Handling race conditions on a MySQL JSON column in Rails

Freshservice provides intelligent, unified, easy-to-use software that helps businesses modernize employee experience, maximize uptime, and extend services beyond IT. It is a SaaS product powered by Ruby on Rails and is backed by a MySQL database for persistence storage. Incidents is one of the core modules of Freshservice where thousands of write operations happen per minute. We handle a lot of structured and unstructured data, and for certain use cases we make use of the JSON column to store the unstructured data. The writes to a JSON column are prone to data inconsistencies in highly concurrent applications if they aren’t handled properly. We’ll see here how we can handle this issue during concurrent requests. 

Rails’ way of handling updates

Whenever any record is updated, Rails internally tracks the changes made for the particular model using ActiveModel::Dirty. It proceeds with the update only if there are any changed attributes. In the case of a JSON column, Rails does not consider the specific updates that were made to the JSON object as dirty changes, but instead considers the entire JSON object to be part of dirty changes. Also, Rails does not have native methods, which update only the modified keys in a JSON object. Let’s see this with an example.

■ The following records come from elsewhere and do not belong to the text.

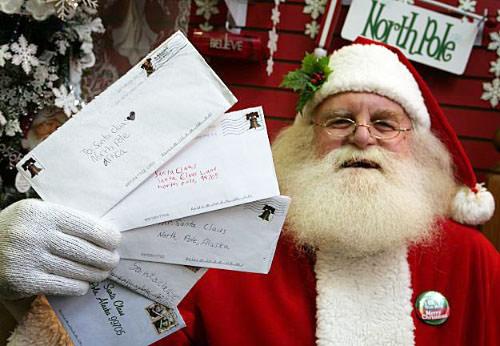 Santas-own-Postal-Code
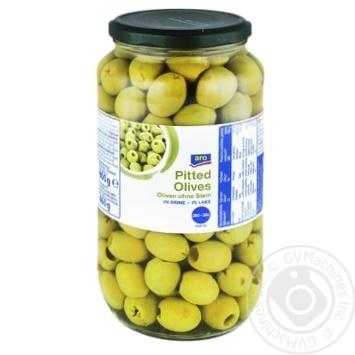 Оливки Aro зеленые без косточки 935мл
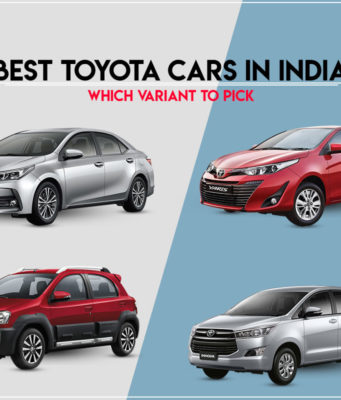 Best Toyota cars in India - Choose your variant
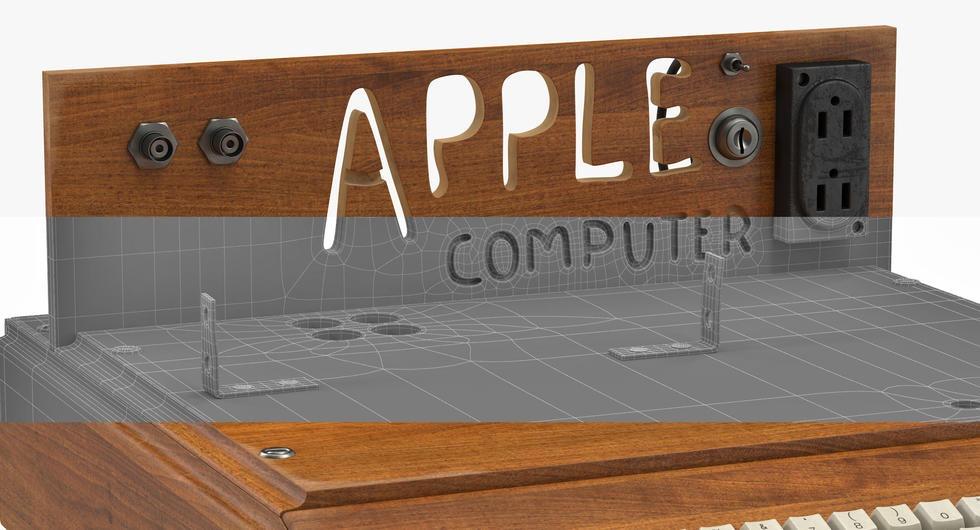Apple I Wireframe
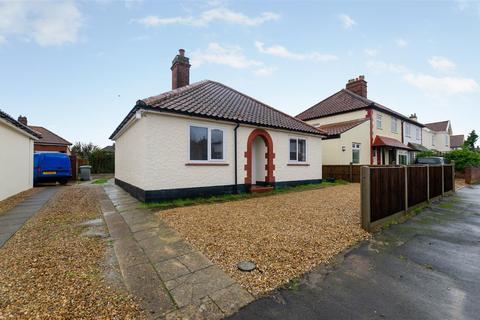 3 bedroom detached bungalow to rent - Hellesdon, NR6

ticket = Ticket.find_by(id: 1)
ticket.json_column
=> {"city1" => "Mumbai", "city2" => "Chennai"}
ticket.json_column = ticket.json_column.merge({"city1" => "Bangalore", "city3" => "Hyderabad"})

ticket.changes
=> {"json_column"=>[{"city1"=>"Mumbai", "city2"=>"Chennai"}, {"city1"=>"Bangalore", "city2"=>"Chennai", "city3"=>"Hyderabad"}]}

ticket.save
-> UPDATE `ticket` SET `json_column` = '{\\"city1\\":\\"Bangalore\\",\\"city2\\":\\"Chennai\\",\\"city3\\":\\"Hyderabad\\"}' WHERE `ticket`.`id` = 1

ticket.reload.json_column
=> {"city1" => "Bangalore", "city2" => "Chennai", "city3" => "Hyderabad"}

Here we can see that even though we didn’t modify the “city2” key, it is considered as part of the final update query, where the entire JSON object is set again. In short, a patch (or) selective update of the JSON column didn’t happen. This way of updating works fine most of the time, until we get to see the actual issue in concurrent requests.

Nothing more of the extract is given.